Botswana Public Officers Pension Fund (BPOPF) does not owe African Alliance any explanation for terminating its investment mandate worth just under P5 billion, the Director for Investment and Portfolio at BPOPF, Moemedi Malindah, has said.

In an interview with The Botswana Gazette, Malindah said the contract between BPOPF and African Alliance gives the Fund powers to terminate the mandate without giving any reasons. It emerges however that the boardroom wars between Choppies Enterprise Limited and BPOPF are at the heart of African Alliance’s loss that included P407 million mandate in local cash, P2 million in local fixed income and P4.25 billion in local listed equities.

Investigations by this publication point to a tumultuous relationship between BPOPF and African Alliance that ended with BPOPF suddenly terminating its contract with African Alliance without advancing any reasons or offering any room for discussion prior to the decision. The CEO of African Alliance, Sean Rasebotsa, has confirmed the termination and that no reasons were advanced.

However, information reaching The Botswana Gazette is that BPOPF Chairman Solomon Mantswe terminated African Alliance’s mandate through a terse letter dated 16 October 2019. ‘‘The conditional award of mandates per our correspondence dated 10 April 2019 are hereby withdrawn,” sources quote Mantswe’s brief letter as saying.

According to insiders, the six-month relationship was terminated to ‘punish’ African Alliance for failing to give its full support to BPOPF during elections at Choppies’ emergency general meeting (EGM) in September.

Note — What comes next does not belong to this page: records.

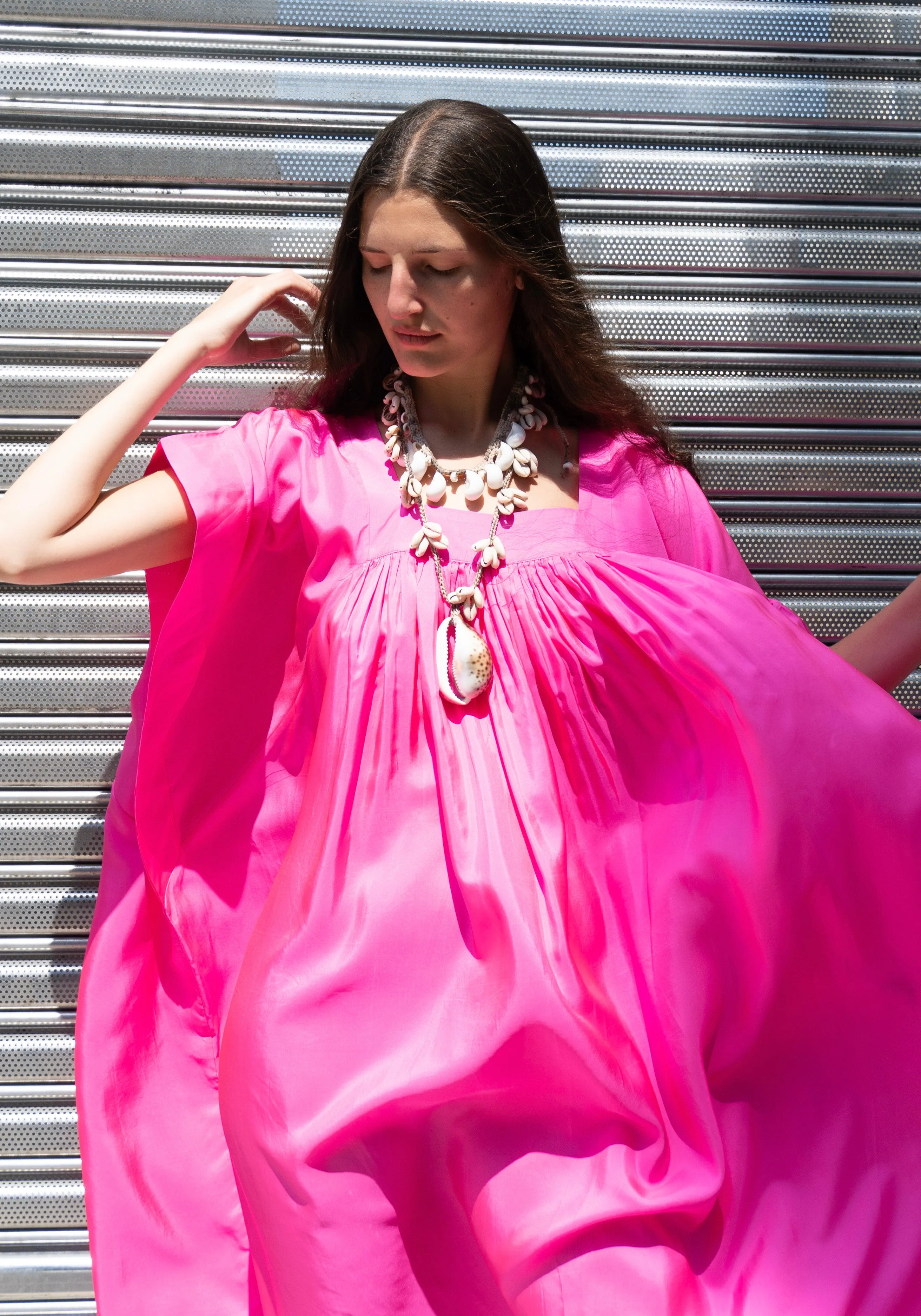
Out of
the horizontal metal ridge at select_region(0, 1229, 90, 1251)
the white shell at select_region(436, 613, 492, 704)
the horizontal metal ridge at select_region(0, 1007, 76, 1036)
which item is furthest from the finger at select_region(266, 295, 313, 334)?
the horizontal metal ridge at select_region(0, 1229, 90, 1251)

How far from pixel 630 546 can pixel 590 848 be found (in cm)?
48

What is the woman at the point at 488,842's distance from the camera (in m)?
1.59

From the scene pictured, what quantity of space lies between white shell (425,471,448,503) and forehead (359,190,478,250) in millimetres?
337

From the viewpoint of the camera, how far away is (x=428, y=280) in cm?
177

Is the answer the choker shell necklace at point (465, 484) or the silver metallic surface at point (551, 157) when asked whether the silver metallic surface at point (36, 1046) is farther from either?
the silver metallic surface at point (551, 157)

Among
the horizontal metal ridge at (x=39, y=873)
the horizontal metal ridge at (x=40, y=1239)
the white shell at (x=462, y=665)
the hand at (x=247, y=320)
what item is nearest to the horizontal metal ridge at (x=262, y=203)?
the hand at (x=247, y=320)

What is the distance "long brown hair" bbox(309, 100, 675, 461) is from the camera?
1774 mm

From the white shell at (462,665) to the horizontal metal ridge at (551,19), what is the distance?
4.60 ft

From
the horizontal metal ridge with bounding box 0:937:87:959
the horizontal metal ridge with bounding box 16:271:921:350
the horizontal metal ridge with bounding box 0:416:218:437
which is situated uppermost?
the horizontal metal ridge with bounding box 16:271:921:350

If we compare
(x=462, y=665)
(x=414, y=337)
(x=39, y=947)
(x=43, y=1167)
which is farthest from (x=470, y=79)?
(x=43, y=1167)

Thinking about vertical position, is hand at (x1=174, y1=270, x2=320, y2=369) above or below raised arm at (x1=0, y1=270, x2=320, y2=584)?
above

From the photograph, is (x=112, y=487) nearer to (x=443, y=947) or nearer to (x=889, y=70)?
(x=443, y=947)

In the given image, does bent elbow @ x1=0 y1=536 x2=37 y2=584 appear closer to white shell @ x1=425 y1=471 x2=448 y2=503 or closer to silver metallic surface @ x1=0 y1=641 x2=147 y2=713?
white shell @ x1=425 y1=471 x2=448 y2=503

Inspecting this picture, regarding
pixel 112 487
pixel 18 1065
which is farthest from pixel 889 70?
pixel 18 1065
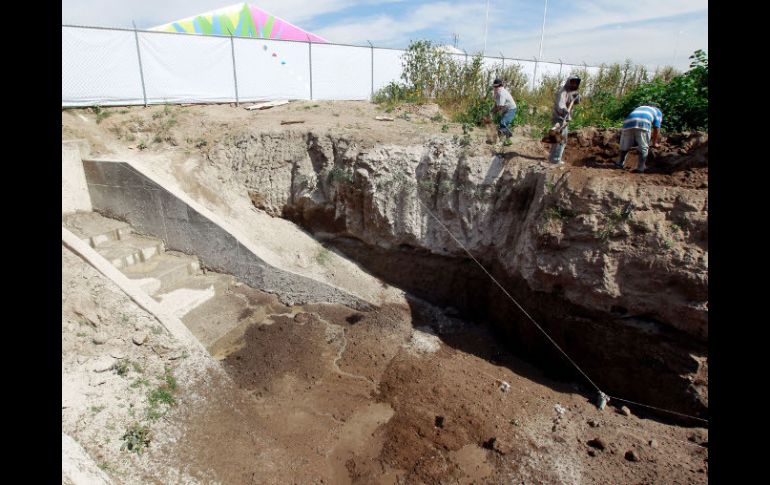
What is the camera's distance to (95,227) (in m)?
8.32

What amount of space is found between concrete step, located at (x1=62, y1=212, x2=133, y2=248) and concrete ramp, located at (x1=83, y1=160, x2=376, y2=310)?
1.08 feet

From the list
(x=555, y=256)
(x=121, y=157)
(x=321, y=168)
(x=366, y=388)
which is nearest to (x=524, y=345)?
(x=555, y=256)

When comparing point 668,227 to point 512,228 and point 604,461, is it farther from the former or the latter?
point 604,461

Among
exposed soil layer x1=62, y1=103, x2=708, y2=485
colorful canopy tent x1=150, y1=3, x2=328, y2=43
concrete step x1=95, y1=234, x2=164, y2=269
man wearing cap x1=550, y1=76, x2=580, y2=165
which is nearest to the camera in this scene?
exposed soil layer x1=62, y1=103, x2=708, y2=485

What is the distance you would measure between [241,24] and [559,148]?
63.0 ft

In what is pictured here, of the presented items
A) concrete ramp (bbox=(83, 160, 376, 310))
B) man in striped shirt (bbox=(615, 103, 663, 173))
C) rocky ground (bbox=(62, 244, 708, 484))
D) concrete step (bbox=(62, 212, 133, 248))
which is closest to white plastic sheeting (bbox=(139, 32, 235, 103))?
concrete ramp (bbox=(83, 160, 376, 310))

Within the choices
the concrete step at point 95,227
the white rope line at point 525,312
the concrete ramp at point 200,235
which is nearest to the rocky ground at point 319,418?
the white rope line at point 525,312

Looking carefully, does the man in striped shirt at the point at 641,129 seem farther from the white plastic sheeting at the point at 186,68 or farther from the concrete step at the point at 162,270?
the white plastic sheeting at the point at 186,68

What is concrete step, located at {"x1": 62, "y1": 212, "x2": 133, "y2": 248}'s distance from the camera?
26.1ft

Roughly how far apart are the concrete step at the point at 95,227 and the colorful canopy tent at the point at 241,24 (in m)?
13.0

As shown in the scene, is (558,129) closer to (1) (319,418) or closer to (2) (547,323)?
(2) (547,323)

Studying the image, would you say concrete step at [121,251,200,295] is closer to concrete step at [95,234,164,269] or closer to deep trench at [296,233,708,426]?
concrete step at [95,234,164,269]

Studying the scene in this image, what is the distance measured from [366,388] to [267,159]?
17.7 feet

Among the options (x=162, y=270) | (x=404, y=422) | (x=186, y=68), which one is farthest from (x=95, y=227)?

Prior to the EGM, BPOPF is alleged to have summoned its asset managers to understand their positions on election of directors on to the Choppies board. It was at this meeting that BPOPF is said to have instructed its asset managers how to vote at the EGM. While African Alliance reportedly voted according to BPOPF’s instructions only in as far as their obligation to BPOPF is concerned, they extended the same respect to their other clients who had wanted a different vote from that of the BPOPF. Insiders say this is what earned them the wrath of BPOPF which had wanted nothing less than 100 percent loyalty.

According to pundits, African Alliance also stands wrongly accused of defying BPOPF and voting against the postponement of the EGM as it believed there was urgent need to go ahead and reconstitute the Choppies board, much to BPOPF’s chagrin. The EGM went ahead and ensured the return of Choppies CEO, Ramachandran Ottapathu, and his preferred board while ousting board members allegedly preferred by BPOPF.

It also foiled a pending disciplinary hearing against Ottapathu, who is better known as Ram, and supported by BPOPF. This enabled Ram to emerge victorious, reaffirming his position on the board and purging the likes of Wilfred Mpai and Dorcas Kgosietsile, who were reportedly preferred by BPOPF. BPOPF’s chief executive Boitumelo Molefe has been quoted in the media casting aspersions on Ram and his newly elected board, lending weight to suspicions that African Alliance has been terminated solely for the ‘minority’ vote it advanced to Ram and his new board.

However, insiders say African Alliance’s alleged swing vote was an insignificant vote and cannot by itself have frustrated BPOPF’s plan to oust Ram and his allies. African Alliance is said to have used the 0.61 percent that it held on behalf of other clients to vote as it saw fit for their best interests. Experts say the 0.61 percent could not have been a swing vote as Ram had won with a large margin of 4.15 percent. They contend that African Alliance did nothing wrong by voting the way it did with regards to its remaining mandates that also held Choppies shares.

Whatever the true motive of BPOPF, given the value of the terminated mandate, African Alliance cold soon find itself struggling financially. In the aftermath of this loss, a restructuring that would lead to job losses at African Alliance is looming.